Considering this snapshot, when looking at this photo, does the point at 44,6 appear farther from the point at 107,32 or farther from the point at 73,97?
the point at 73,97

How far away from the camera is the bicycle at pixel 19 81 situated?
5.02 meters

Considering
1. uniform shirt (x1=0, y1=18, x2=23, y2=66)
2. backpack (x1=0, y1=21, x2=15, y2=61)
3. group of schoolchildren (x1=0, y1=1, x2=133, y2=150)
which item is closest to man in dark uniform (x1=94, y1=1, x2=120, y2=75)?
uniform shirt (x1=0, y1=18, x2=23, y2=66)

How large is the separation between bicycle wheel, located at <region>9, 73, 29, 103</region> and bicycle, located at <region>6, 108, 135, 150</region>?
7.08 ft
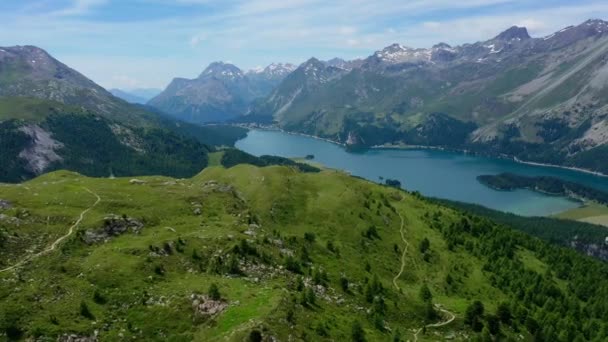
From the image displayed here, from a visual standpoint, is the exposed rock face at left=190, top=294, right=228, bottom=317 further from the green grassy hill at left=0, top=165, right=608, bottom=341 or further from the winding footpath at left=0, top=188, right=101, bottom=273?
the winding footpath at left=0, top=188, right=101, bottom=273

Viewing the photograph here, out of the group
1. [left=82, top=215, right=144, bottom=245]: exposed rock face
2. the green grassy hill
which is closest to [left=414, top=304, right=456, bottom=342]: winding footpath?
the green grassy hill

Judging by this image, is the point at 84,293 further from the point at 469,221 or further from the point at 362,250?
the point at 469,221

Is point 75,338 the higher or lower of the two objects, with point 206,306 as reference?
lower

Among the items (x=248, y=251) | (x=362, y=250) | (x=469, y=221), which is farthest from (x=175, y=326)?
(x=469, y=221)

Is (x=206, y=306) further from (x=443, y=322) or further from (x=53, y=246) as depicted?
(x=443, y=322)

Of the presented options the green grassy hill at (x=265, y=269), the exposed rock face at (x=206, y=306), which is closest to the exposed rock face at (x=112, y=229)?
the green grassy hill at (x=265, y=269)

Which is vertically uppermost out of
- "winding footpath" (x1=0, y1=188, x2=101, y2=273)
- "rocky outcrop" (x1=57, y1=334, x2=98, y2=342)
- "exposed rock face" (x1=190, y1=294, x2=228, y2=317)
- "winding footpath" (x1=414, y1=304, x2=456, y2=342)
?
"winding footpath" (x1=0, y1=188, x2=101, y2=273)

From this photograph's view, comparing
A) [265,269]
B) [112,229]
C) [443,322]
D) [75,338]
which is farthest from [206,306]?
[443,322]
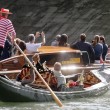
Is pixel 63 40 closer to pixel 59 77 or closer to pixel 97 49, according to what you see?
pixel 97 49

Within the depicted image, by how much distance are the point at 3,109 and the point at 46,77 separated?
5.50 feet

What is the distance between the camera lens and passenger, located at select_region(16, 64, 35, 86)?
1412 cm

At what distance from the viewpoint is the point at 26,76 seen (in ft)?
47.1

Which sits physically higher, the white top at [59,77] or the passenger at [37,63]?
the passenger at [37,63]

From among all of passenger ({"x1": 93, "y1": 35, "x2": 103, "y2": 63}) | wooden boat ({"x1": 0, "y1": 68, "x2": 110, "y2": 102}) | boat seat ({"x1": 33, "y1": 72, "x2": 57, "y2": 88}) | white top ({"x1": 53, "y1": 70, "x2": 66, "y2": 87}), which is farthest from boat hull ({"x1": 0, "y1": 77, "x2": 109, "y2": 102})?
passenger ({"x1": 93, "y1": 35, "x2": 103, "y2": 63})

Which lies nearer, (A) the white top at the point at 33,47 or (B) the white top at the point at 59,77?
(B) the white top at the point at 59,77

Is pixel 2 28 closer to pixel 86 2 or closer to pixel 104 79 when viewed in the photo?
pixel 104 79

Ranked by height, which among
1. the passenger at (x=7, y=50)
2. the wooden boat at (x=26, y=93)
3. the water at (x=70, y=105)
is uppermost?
the passenger at (x=7, y=50)

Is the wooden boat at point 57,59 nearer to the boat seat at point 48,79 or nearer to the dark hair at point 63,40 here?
the dark hair at point 63,40

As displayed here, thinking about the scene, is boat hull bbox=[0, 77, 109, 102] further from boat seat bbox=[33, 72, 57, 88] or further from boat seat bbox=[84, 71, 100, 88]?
boat seat bbox=[84, 71, 100, 88]

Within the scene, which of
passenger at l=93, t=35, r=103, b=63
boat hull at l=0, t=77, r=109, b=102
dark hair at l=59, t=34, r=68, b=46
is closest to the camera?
boat hull at l=0, t=77, r=109, b=102

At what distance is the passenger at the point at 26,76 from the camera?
14117 millimetres

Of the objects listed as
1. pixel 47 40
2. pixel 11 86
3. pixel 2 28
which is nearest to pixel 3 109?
pixel 11 86

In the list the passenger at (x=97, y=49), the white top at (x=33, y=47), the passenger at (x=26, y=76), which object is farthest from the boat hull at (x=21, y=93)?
the passenger at (x=97, y=49)
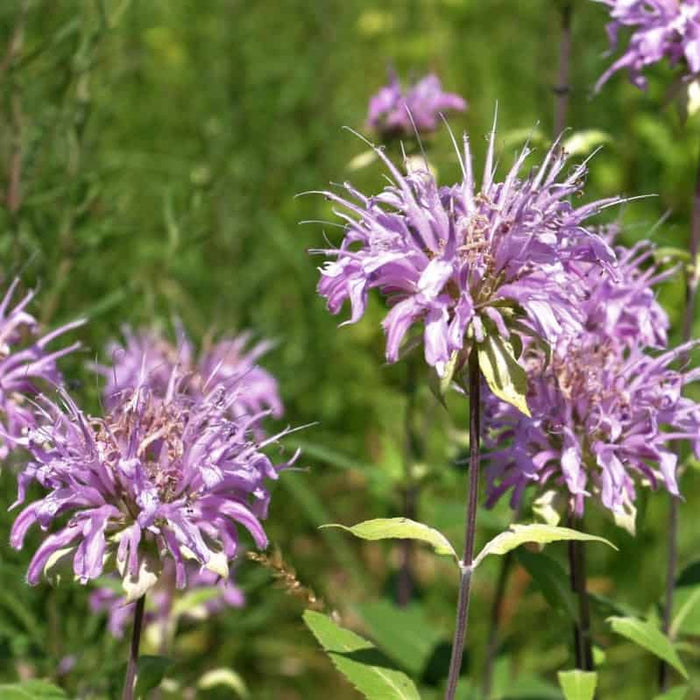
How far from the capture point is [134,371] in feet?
8.89

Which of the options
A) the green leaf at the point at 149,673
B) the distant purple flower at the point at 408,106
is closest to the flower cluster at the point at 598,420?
the green leaf at the point at 149,673

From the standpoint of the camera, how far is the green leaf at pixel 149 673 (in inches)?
68.9

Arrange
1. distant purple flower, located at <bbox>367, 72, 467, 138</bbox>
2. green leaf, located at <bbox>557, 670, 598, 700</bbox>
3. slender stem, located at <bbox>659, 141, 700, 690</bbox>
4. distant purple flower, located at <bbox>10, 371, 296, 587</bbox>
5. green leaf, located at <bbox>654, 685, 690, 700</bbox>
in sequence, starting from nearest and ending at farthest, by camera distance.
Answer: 1. distant purple flower, located at <bbox>10, 371, 296, 587</bbox>
2. green leaf, located at <bbox>557, 670, 598, 700</bbox>
3. green leaf, located at <bbox>654, 685, 690, 700</bbox>
4. slender stem, located at <bbox>659, 141, 700, 690</bbox>
5. distant purple flower, located at <bbox>367, 72, 467, 138</bbox>

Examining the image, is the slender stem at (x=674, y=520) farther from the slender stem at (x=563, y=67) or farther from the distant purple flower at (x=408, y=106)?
the distant purple flower at (x=408, y=106)

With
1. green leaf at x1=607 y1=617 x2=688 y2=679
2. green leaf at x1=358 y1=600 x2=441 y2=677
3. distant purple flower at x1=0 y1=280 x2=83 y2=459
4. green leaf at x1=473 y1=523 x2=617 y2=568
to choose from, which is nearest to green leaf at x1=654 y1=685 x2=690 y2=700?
green leaf at x1=607 y1=617 x2=688 y2=679

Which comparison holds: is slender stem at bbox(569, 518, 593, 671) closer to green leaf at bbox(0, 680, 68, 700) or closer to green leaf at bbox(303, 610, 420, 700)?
green leaf at bbox(303, 610, 420, 700)

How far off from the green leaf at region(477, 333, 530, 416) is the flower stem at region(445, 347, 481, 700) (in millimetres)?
21

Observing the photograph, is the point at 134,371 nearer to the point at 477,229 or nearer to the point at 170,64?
the point at 477,229

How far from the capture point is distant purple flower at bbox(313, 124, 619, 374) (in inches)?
58.2

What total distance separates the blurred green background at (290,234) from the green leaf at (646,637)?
0.17m

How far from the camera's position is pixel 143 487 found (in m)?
1.61

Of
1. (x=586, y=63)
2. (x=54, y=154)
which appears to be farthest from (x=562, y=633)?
(x=586, y=63)

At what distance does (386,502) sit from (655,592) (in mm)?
834

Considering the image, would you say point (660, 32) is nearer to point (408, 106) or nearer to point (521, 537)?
point (408, 106)
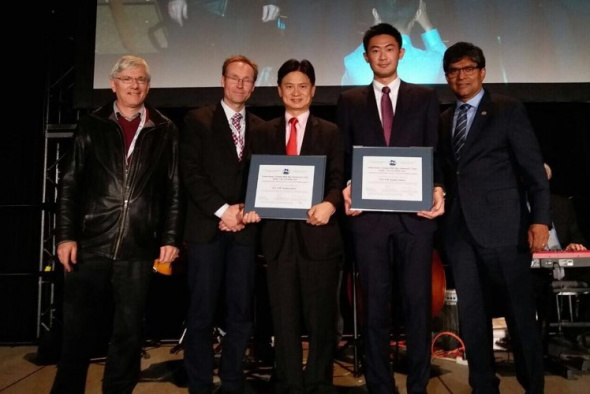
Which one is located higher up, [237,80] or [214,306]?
[237,80]

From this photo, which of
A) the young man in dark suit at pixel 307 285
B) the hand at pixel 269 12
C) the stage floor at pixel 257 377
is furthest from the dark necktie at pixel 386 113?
the hand at pixel 269 12

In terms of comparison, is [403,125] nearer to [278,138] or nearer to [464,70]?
[464,70]

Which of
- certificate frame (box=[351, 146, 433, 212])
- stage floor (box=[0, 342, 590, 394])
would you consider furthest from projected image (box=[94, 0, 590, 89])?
stage floor (box=[0, 342, 590, 394])

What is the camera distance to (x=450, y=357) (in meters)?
3.52

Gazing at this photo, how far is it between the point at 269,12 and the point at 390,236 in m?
2.58

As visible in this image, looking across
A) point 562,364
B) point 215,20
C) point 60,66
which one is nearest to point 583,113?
point 562,364

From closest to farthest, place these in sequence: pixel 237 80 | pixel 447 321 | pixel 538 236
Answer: pixel 538 236 → pixel 237 80 → pixel 447 321

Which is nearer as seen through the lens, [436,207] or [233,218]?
[436,207]

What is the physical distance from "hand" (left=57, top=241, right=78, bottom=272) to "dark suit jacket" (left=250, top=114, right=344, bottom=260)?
35.3 inches

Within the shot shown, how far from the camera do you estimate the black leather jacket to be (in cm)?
217

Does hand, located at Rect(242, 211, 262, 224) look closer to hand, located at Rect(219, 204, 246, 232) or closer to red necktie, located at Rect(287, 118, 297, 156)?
hand, located at Rect(219, 204, 246, 232)

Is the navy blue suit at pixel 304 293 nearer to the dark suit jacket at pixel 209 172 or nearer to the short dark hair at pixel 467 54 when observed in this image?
the dark suit jacket at pixel 209 172

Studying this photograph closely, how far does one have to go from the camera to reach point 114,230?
217 cm

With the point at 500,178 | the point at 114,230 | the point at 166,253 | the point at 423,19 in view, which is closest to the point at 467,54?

TASK STATEMENT:
Everything from the line containing "Which one is located" to the end of the data above should be quoted exactly, please, both ends included, and nothing outside that span.

SOLUTION TO THE PROBLEM:
Which one is located higher up, [237,80] or [214,306]?
[237,80]

From this photo, which of
A) the young man in dark suit at pixel 307 285
B) the hand at pixel 269 12
C) the stage floor at pixel 257 377
is furthest from the dark necktie at pixel 386 113?
the hand at pixel 269 12

In terms of comparison, is [403,125] nearer to [278,138] or nearer to [464,70]?
[464,70]

Which of
- certificate frame (box=[351, 146, 433, 212])
- stage floor (box=[0, 342, 590, 394])
would you consider furthest from projected image (box=[94, 0, 590, 89])?
stage floor (box=[0, 342, 590, 394])

What is the camera distance to (x=450, y=357) (in meters)?
3.52

Gazing at this photo, how far is it between the point at 269,12 and the point at 390,236 in m?
2.58

As visible in this image, looking across
A) point 562,364
B) point 215,20
C) point 60,66
which one is nearest to point 583,113?
point 562,364

From closest to farthest, place these in sequence: pixel 237 80 | pixel 447 321 | pixel 538 236
Answer: pixel 538 236 → pixel 237 80 → pixel 447 321

Which is nearer as seen through the lens, [436,207] or [233,218]?
[436,207]

What is the physical distance from "hand" (left=57, top=241, right=78, bottom=272) to "dark suit jacket" (left=250, top=114, right=344, bottom=260)?
35.3 inches

Within the shot shown, how far from the camera do you estimate the black leather jacket to be (in cm)?
217

Does hand, located at Rect(242, 211, 262, 224) look closer to hand, located at Rect(219, 204, 246, 232) or closer to red necktie, located at Rect(287, 118, 297, 156)?
hand, located at Rect(219, 204, 246, 232)

Is the navy blue suit at pixel 304 293 nearer to the dark suit jacket at pixel 209 172 or nearer to the short dark hair at pixel 467 54 when observed in this image?
the dark suit jacket at pixel 209 172

Studying this photograph closely, how far does one have to go from the camera to reach point 114,230?
217 cm

With the point at 500,178 | the point at 114,230 | the point at 166,253 | the point at 423,19 in view, which is closest to the point at 467,54?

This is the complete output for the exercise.